Like the rest of the nation, Santa Fe was experiencing less than ideal weather manifested in constant wind.  If we didn't get out early to do things in the area before the winds picked up, we would end up staying in the motorhome.  So, on occasion we got out early to explore beautiful Santa Fe, and trek down to Albuquerque, and Bill got a satisfying round of golf in at Black Mesa Golf Club in Espanola.  On perfectly clear day we took a butt-kicking hike in the Sangre de Cristo Mountains, finishing the hike about five minutes ahead of a thunderstorm.

In a vain effort to escape the winds we drove over the mountains to Las Vegas, NM, stopping at the Pecos National Historic Park along the way.  Prior to the arrival of the Spanish in 1540, the Pecos Indians provided a center for trade between the farmers of the Rio Grande Valley and the hunters of the Plains.  Today, all that remains of this once vibrant trading center are the ruins of the pueblos, kivas and the Spanish mission.  If you are in the area, the Pecos National Historic Park is worth a visit.

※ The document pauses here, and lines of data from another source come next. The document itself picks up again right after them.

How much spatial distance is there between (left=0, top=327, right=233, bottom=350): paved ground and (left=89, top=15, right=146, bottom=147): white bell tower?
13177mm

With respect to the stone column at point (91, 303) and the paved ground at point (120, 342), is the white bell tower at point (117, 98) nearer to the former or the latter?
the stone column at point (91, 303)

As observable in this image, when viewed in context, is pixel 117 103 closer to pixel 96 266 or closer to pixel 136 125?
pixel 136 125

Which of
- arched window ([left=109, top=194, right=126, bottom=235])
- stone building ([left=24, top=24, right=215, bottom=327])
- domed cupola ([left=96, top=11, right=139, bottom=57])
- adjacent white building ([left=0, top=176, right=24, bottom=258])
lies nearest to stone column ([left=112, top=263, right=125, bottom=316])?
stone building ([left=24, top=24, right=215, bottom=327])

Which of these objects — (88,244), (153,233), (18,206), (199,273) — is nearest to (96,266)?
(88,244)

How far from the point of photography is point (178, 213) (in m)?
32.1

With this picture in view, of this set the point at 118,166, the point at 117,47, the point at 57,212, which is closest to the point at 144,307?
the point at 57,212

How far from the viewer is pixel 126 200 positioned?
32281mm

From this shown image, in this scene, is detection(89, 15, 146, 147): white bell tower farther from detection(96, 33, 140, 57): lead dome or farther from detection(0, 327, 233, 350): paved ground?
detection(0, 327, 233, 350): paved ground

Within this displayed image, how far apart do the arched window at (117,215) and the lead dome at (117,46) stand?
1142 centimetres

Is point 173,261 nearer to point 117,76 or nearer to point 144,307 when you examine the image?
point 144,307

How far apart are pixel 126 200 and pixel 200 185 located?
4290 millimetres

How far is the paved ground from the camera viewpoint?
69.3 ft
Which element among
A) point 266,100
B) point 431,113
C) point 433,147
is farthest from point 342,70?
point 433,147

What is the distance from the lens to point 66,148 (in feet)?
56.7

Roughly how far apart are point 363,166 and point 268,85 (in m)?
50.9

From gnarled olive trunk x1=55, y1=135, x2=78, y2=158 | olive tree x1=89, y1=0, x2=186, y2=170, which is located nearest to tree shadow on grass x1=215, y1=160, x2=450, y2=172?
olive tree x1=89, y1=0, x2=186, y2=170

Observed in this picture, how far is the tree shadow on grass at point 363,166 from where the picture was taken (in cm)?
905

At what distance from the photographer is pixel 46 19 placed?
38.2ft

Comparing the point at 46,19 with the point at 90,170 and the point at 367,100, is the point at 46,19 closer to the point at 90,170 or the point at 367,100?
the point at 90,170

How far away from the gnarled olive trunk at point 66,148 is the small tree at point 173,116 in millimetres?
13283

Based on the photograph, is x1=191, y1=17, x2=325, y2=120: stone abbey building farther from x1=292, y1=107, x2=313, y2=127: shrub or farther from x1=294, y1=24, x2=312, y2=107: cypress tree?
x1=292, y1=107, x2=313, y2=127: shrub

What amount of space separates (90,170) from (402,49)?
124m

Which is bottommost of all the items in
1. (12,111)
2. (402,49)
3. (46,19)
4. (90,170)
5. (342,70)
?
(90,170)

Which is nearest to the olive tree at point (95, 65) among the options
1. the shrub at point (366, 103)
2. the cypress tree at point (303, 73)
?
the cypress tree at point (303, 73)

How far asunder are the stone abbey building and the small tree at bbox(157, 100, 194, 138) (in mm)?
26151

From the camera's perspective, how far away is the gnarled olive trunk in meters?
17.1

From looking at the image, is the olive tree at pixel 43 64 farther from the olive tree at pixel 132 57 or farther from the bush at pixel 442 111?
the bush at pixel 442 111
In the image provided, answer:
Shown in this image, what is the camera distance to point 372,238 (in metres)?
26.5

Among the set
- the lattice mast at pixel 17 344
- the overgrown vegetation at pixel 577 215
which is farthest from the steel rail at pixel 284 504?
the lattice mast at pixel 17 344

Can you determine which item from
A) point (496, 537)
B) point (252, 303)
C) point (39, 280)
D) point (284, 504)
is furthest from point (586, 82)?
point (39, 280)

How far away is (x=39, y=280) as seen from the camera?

We lunched at Estelle's in Las Vegas, before meandering up the eastern slope of the Sangre de Cristos.  Estelle's is a funky little run down, family-owned café in the town's historic section.  I mean it is really shabby.  We talked to one of the family members that told us the place was originally a hardware store and in the 1920's his great-grandparents turned it into a restaurant.  I don't think it has been renovated since.  There were still dusty Christmas, New Years, Day of the Dead, St. Patrick's Day and Easter decorations hanging from semi-functioning light fixtures and, what appeared to be, cabinets from its hardware store days.  The place had character - and moderately good food.

While we really like Santa Fe, this year, due to the incessant wind, when June 1 arrived we were happy to be heading north.